China’s biggest technology companies are disabling custom AI personas as Beijing tightens rules around emotional dependence on chatbots, leaving some users grieving relationships they had spent years building.
ByteDance’s Doubao, China’s most popular AI chatbot, is shutting down its custom persona feature. Alibaba is also disabling similar functionality, while Tencent’s Yuanbao removed comparable features last month.
The changes follow new guidance from China’s Cyberspace Administration aimed at limiting AI services that encourage unhealthy emotional attachment, particularly among minors. Platforms are prohibited from generating content that triggers extreme emotions in young users or erodes real-world relationships. They must also clearly tell users when they are interacting with AI rather than a human.
The response to the shutdowns has shown how deeply AI companions have entered some users’ lives.
A 19-year-old student told Bloomberg she had exchanged around 280,000 messages with an AI boyfriend created on Doubao. She compared the shutdown to being told the date of a lover’s death. Another user, who had spoken to her AI boyfriend for nearly two years, began extracting his stored memories to recreate him on another platform.
Some users had gone further, uploading the voices of deceased family members to build AI versions of people they had lost.

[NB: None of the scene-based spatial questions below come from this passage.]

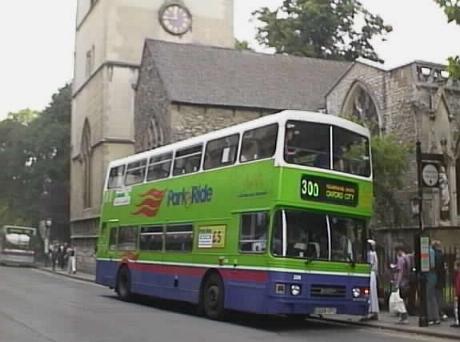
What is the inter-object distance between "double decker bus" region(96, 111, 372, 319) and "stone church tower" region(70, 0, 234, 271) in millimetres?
27818

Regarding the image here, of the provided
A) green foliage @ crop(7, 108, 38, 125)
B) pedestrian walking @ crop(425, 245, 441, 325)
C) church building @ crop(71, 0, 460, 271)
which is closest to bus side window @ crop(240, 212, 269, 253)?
pedestrian walking @ crop(425, 245, 441, 325)

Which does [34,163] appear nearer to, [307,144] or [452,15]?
[307,144]

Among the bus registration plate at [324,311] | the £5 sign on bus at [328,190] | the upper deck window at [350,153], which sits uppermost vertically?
the upper deck window at [350,153]

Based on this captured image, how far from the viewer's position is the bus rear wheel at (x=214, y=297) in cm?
1759

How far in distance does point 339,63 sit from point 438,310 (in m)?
30.6

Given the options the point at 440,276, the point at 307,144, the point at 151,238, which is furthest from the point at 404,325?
the point at 151,238

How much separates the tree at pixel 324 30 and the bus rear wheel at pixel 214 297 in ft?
121

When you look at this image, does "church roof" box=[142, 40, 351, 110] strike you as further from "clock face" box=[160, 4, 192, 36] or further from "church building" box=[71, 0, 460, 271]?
"clock face" box=[160, 4, 192, 36]

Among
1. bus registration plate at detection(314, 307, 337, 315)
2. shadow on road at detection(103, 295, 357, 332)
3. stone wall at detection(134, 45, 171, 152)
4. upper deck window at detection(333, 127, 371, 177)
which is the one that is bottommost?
shadow on road at detection(103, 295, 357, 332)

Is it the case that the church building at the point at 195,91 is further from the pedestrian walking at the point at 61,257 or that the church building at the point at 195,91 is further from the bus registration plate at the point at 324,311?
the bus registration plate at the point at 324,311

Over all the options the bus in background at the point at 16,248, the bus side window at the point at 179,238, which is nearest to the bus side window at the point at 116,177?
the bus side window at the point at 179,238

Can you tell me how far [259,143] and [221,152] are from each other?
1.75 m

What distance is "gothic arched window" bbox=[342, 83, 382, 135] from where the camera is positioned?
28.3m

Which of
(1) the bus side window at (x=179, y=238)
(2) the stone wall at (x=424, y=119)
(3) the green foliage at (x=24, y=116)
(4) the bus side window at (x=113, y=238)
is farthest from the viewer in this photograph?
(3) the green foliage at (x=24, y=116)
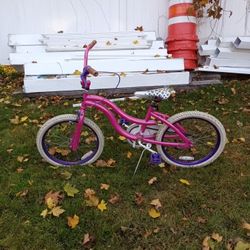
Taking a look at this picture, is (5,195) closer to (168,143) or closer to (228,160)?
(168,143)

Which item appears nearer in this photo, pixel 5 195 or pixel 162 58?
pixel 5 195

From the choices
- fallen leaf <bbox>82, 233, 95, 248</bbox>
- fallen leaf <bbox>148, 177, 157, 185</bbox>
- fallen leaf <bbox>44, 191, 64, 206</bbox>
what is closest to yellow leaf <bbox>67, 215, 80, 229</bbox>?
fallen leaf <bbox>82, 233, 95, 248</bbox>

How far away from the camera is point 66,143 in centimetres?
377

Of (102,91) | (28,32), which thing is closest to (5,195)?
(102,91)

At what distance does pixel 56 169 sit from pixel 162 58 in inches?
114

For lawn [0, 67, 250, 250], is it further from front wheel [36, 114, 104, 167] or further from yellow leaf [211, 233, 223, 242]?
front wheel [36, 114, 104, 167]

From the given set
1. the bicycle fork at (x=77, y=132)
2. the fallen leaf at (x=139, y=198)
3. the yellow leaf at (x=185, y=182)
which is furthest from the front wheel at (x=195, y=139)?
the bicycle fork at (x=77, y=132)

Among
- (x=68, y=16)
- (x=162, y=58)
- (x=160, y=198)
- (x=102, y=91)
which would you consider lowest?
(x=160, y=198)

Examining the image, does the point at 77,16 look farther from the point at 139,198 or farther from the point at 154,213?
the point at 154,213

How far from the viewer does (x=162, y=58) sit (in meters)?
5.65

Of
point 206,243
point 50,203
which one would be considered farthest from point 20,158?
point 206,243

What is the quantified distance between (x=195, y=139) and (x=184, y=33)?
119 inches

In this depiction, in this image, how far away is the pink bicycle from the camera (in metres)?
3.28

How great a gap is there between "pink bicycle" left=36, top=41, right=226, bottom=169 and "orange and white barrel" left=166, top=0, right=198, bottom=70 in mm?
2654
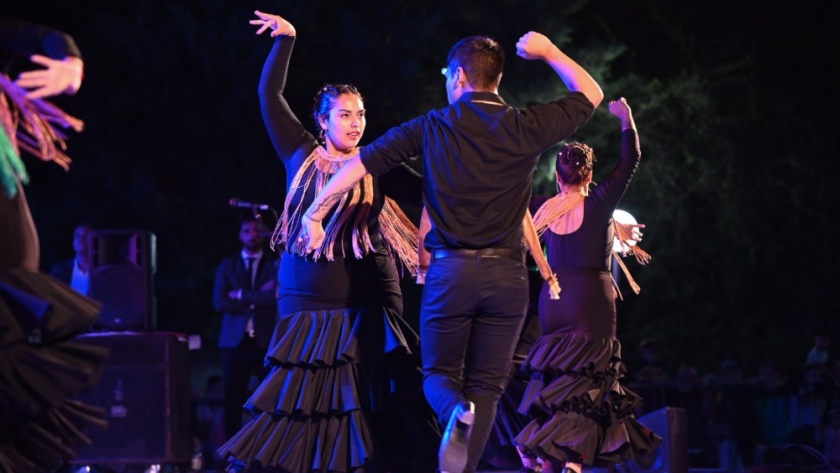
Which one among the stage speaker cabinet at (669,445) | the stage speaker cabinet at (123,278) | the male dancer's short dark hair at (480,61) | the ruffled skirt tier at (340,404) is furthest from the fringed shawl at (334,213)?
the stage speaker cabinet at (123,278)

A survey released by the Tencent Research Institute in April found that more than 70% of young Chinese internet users had experienced AI dependency at some point. Around 23% had developed regular or habitual reliance on AI services.

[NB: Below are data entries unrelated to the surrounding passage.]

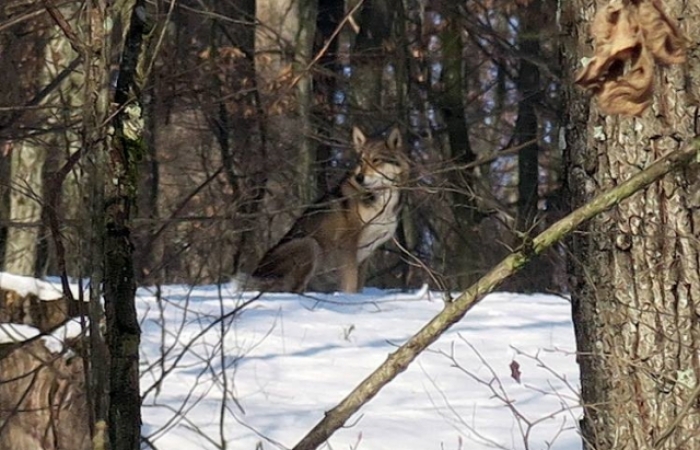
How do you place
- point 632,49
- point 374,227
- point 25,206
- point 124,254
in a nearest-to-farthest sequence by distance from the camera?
1. point 632,49
2. point 124,254
3. point 25,206
4. point 374,227

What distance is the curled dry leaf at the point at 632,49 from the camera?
2154 mm

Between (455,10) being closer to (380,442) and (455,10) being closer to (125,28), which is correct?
(380,442)

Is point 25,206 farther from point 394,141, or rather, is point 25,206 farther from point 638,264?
point 638,264

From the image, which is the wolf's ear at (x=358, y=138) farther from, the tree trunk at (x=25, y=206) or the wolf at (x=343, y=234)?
the tree trunk at (x=25, y=206)

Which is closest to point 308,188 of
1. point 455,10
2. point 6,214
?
point 455,10

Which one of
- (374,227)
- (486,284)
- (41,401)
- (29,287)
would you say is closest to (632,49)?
(486,284)

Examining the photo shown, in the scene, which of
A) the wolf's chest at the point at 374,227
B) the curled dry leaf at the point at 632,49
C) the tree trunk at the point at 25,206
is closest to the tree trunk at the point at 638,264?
the curled dry leaf at the point at 632,49

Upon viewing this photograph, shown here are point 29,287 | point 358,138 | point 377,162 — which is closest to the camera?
point 29,287

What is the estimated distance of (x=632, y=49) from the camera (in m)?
2.18

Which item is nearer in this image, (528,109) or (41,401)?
(41,401)

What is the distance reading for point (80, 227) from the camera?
325cm

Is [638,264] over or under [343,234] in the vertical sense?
under

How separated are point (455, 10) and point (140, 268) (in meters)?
9.85

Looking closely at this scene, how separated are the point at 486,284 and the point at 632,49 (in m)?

Beijing has not completely banned humanlike AI companions for adults. However, the compliance burden of monitoring emotional AI interactions appears to have influenced companies’ decisions to remove the features more broadly.
Zhou Hongyi, founder of 360 Security Technology, said there was also a business calculation involved. Companion AI agents can carry significant regulatory risk while producing relatively low returns, particularly as Chinese technology companies spend heavily in the wider AI race.
Some platforms are already directing investment towards paid coding and productivity tools. Doubao recently introduced subscription plans costing as much as 500 yuan a month for advanced features.
For users, however, the economics of AI platforms offer little comfort.
Some are attempting to migrate their virtual partners to other services. Others say the shutdown has convinced them to stop forming emotional relationships with AI entirely.
China’s new rules were designed to prevent people from becoming excessively attached to artificial companions. The grief triggered by their removal has revealed how far that attachment had already progressed.